**Work to be completed**
Reproduce the listing starting at its beginning and ending at the line containing "point 302,94, point", with "closest" replaced by "nearest" and everything else unchanged. Leave the pictures out of your answer.

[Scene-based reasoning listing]
+ + + + +
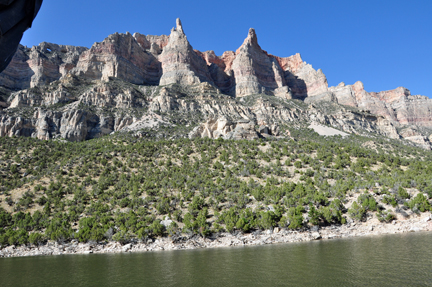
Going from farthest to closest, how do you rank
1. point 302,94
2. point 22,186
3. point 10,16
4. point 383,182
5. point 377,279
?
point 302,94, point 22,186, point 383,182, point 377,279, point 10,16

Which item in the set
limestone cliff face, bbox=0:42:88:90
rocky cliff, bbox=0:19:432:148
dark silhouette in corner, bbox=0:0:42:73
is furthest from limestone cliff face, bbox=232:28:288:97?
dark silhouette in corner, bbox=0:0:42:73

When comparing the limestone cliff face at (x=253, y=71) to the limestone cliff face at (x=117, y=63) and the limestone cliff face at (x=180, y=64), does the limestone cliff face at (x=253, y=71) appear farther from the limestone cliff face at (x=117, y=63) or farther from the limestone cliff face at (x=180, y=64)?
+ + + + +
**Output of the exercise**
Going from farthest to nearest, how do you rank
1. point 302,94
2. point 22,186
3. point 10,16
4. point 383,182
5. point 377,279
?
point 302,94, point 22,186, point 383,182, point 377,279, point 10,16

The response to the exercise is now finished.